◆ **Exercise requirements**
Return only this: the line with "How great is" and all the lines that follow it below, through the final one, exactly as they are.
===
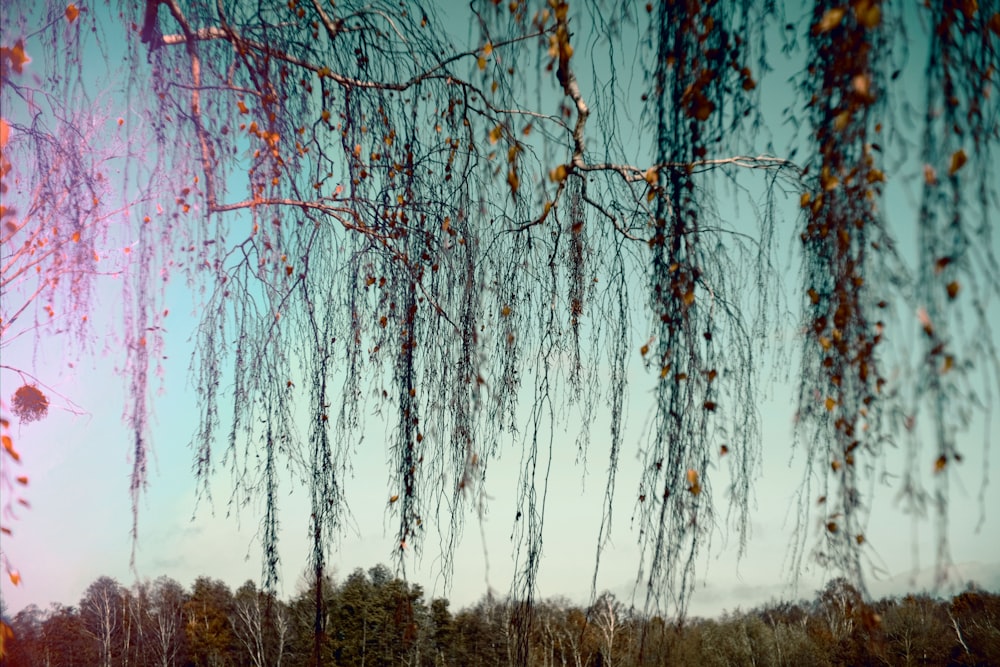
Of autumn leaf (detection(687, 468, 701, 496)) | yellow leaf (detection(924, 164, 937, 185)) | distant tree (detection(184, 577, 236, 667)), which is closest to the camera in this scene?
yellow leaf (detection(924, 164, 937, 185))

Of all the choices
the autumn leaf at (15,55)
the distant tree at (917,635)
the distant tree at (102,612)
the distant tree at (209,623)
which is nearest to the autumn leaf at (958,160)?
the autumn leaf at (15,55)

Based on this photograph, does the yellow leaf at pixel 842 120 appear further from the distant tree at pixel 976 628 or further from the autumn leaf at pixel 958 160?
the distant tree at pixel 976 628

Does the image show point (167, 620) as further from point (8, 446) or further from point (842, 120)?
point (842, 120)

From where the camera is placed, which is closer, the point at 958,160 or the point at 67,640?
the point at 958,160

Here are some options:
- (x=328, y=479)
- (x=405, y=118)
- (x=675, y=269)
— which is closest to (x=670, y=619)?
(x=675, y=269)

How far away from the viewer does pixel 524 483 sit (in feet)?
4.87

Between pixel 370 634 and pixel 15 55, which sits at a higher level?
pixel 15 55

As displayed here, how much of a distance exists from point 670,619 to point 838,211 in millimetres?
641

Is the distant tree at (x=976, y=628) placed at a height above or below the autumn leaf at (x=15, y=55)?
below

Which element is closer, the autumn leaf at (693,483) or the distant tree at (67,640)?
the autumn leaf at (693,483)

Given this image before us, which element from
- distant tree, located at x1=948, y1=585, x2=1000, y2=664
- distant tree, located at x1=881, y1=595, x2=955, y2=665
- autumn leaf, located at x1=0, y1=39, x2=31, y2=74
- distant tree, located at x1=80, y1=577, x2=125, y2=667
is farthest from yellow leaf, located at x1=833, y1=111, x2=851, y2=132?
distant tree, located at x1=948, y1=585, x2=1000, y2=664

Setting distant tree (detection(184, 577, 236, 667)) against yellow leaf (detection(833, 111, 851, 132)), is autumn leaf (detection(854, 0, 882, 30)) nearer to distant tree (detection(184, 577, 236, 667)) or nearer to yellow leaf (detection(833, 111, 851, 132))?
yellow leaf (detection(833, 111, 851, 132))

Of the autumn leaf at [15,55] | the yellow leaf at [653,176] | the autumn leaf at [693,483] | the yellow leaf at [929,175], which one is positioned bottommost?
the autumn leaf at [693,483]

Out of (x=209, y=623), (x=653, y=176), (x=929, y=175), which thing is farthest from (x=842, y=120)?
(x=209, y=623)
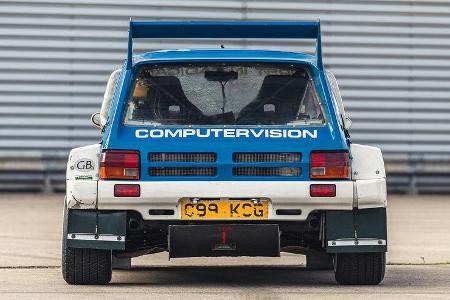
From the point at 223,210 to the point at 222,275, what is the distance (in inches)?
52.4

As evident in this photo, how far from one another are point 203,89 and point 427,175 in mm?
12465

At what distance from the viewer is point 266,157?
903 centimetres

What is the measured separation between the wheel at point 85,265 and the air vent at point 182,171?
636 mm

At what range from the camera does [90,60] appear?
21.1m

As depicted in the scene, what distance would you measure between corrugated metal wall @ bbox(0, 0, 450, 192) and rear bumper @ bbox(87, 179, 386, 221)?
461 inches

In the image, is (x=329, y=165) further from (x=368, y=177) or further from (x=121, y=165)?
(x=121, y=165)

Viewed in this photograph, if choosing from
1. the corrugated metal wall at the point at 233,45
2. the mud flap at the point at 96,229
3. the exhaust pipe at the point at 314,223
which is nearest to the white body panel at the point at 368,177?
the exhaust pipe at the point at 314,223

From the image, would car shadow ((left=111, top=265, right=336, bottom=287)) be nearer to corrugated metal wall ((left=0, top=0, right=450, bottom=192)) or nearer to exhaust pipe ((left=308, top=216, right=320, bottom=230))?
exhaust pipe ((left=308, top=216, right=320, bottom=230))

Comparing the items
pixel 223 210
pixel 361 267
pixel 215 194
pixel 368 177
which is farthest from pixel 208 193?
pixel 361 267

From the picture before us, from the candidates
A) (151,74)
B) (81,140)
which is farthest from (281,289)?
(81,140)

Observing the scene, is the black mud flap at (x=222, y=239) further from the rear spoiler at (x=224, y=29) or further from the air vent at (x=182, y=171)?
the rear spoiler at (x=224, y=29)

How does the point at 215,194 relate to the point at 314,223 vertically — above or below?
above

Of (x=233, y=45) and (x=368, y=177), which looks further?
(x=233, y=45)

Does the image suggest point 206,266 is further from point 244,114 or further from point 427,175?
point 427,175
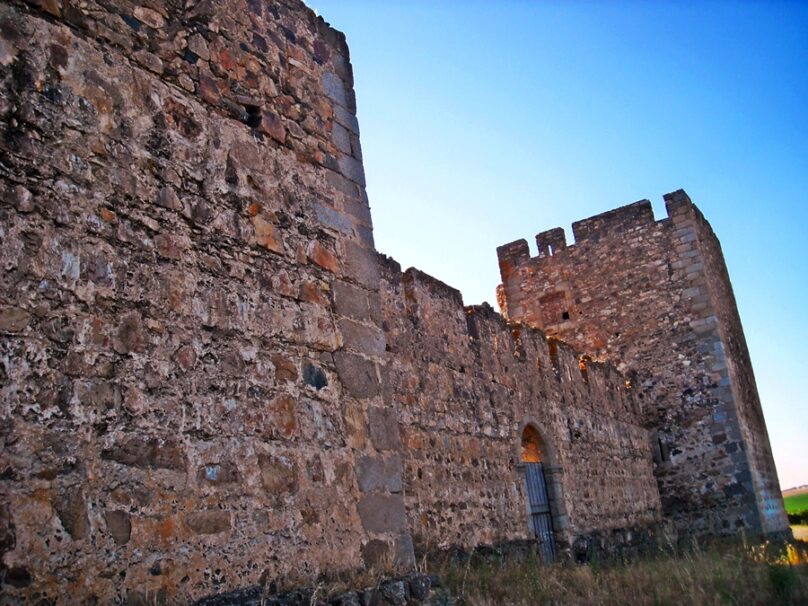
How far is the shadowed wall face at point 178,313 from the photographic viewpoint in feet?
8.88

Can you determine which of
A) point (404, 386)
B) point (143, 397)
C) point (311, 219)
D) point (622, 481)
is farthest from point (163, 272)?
point (622, 481)

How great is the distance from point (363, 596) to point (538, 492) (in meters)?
6.56

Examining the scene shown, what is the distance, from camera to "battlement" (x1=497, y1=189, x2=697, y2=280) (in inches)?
615

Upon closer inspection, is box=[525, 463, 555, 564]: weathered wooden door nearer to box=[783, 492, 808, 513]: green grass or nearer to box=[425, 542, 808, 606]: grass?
box=[425, 542, 808, 606]: grass

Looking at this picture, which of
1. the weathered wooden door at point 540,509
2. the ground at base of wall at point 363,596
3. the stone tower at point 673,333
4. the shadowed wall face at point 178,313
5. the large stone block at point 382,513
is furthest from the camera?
the stone tower at point 673,333

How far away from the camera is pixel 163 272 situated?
3.25 m

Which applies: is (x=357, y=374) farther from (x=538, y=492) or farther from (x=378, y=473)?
(x=538, y=492)

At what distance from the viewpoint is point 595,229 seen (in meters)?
16.2

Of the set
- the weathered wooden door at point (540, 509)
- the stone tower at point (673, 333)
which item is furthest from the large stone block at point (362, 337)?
the stone tower at point (673, 333)

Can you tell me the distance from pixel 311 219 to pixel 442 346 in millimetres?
4031

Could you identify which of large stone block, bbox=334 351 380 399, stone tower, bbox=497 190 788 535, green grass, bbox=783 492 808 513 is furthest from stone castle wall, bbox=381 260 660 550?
green grass, bbox=783 492 808 513

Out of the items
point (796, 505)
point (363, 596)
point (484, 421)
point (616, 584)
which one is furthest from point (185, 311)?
===
◆ **Result below**
How great is the distance from point (363, 596) to point (538, 492) (in meters)?
6.56

Examining the scene shown, what is the distance, from camera to "battlement" (x1=497, y1=189, x2=697, y2=280) (in inches)?
615

Upon closer inspection, is box=[525, 463, 555, 564]: weathered wooden door nearer to box=[783, 492, 808, 513]: green grass or nearer to box=[425, 542, 808, 606]: grass?
box=[425, 542, 808, 606]: grass

Looking at this picture, which of
1. the weathered wooden door at point 540,509
2. the ground at base of wall at point 363,596
3. the stone tower at point 673,333
4. the shadowed wall face at point 178,313
5. the large stone block at point 382,513
is furthest from the camera?
the stone tower at point 673,333

How far away from the camera is pixel 163 272 situated?
3.25 m

Which applies: is (x=357, y=374) farther from (x=538, y=492) or farther from (x=378, y=473)?
(x=538, y=492)

At what distance from the viewpoint is point 595,229 seen (in meters)?
16.2

Of the set
- the weathered wooden door at point (540, 509)
- the stone tower at point (673, 333)
which item is furthest from the large stone block at point (362, 337)?
the stone tower at point (673, 333)

Can you tell me the distance from pixel 311 219 to pixel 442 346 in millimetres?
4031

Could you identify which of large stone block, bbox=334 351 380 399, stone tower, bbox=497 190 788 535, green grass, bbox=783 492 808 513 is furthest from stone castle wall, bbox=381 260 660 550?
green grass, bbox=783 492 808 513

Out of the items
point (796, 505)
point (363, 596)
point (484, 421)
point (616, 584)
which one is furthest from point (185, 311)?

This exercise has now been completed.